A substantial but incomplete set of working drawings for the Commonwealth Bank branch in Bourke Street survives in the National Archives; the earliest drawings in the collection, dated between 1937 and 1938, were not actually prepared specifically for the project, but represent standard detail drawings (for such things a rainwater head, incinerator and banking chamber joinery) issued by the NSW branch for use in branch banks across the country. A preliminary excavation plan for the site in Bourke Street is dated 12 May 1939; the remaining architectural and services drawings are mostly dated between October 1939 and April 1941. Many of these bear the names (or at least initials) of the staff involved in the project. Those who have been conclusively identified to date include the following:
• Harold Griffiths Bloom (1911-?) – formerly employed in the offices of H A Burt, Hughes & Orme and Alec Eggleston. Briefly in private practice in 1937, he designed an ES&A branch bank at Hawksburn. Following a stint with the Department of Interior, Bloom worked for Australian Plaster Industries in South Melbourne;
• Claude Stanley Dainton (1906-1982) – had worked for Messrs Gibbs Finlay & Morsby (1923-27) and Robert B Hamilton (1927-30) before travelling to London, where he gained further experience in the office of noted modernist architect Henry Goodhart-Rendel (1930);
• William Henry Lacey (1900-1954) – was articled to F D Warren from 1919-23, and later worked in the office of A J Ainslie. Much later, he took over Anketell Henderson’s practice after the latter’s death in 1942;
• Patrick Rupert Windsor (1903-1976) – born and trained in Hobart and moved to Melbourne in 1925, where he variously worked in private practice, for the Commonwealth Department of Works and the offices of C N Hollinshed and K F Elliot. He joined the Victorian branch of the Department of Interior in 1938;
In May 1939, a perspective drawing of the building was published in the Argus; it was noted that “a modern vertical treatment has been adopted for the facade, which will be faced with granite up to the second floor with sandstone beyond”.

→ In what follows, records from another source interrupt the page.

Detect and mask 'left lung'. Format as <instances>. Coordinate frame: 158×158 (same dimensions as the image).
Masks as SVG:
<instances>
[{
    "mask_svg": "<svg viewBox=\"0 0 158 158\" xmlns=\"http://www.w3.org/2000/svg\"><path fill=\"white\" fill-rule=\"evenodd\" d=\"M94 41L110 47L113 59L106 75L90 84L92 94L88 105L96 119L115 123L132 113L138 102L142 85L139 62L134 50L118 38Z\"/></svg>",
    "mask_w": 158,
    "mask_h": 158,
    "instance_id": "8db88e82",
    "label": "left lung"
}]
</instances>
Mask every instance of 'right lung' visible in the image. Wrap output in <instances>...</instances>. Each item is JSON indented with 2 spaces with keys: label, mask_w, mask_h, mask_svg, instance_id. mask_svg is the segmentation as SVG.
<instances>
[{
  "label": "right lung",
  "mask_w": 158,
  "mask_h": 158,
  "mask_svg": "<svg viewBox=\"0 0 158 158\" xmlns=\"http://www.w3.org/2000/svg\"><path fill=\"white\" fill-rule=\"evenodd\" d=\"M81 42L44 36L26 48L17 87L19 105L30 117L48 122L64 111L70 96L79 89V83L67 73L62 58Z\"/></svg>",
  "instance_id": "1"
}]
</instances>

On the website, “Walking in Melbourne” there is an extensive piece responding to a query from Robin Grow about whether or not Henderson was the architect: http://www.walkingmelbourne.com/forum/viewtopic.php?f=3&t=6756&start=6.
Following research in the archives of the Commonwealth Bank and the National Archives, the writer concludes that Henderson was the architect. The design work was lead by the Canberra office. In particular, a letter dated 14 October 1938 from M. W. Mehaffrey, the Director-General of Works Department of the Interior in Canberra to The Secretary of the Commonwealth Bank in Sydney refers to “the Chief Architect’s design” costing £110,000 to build.
To me, it makes sense that Henderson, as Chief Architect, would have led the design of this building, even if most of the more detailed work would have been done by other officers of the Department (including James Orwin). Given his extensive involvement in bank architecture and the scale of this commission (one of the largest bank buildings completed in the 1930s and 1940s), it would have been unusual for Henderson not to have been involved. Certainly the design was completed before his death as an artist’s impression in the Argus in May 1939 shows (see below). Very happy to consider other views.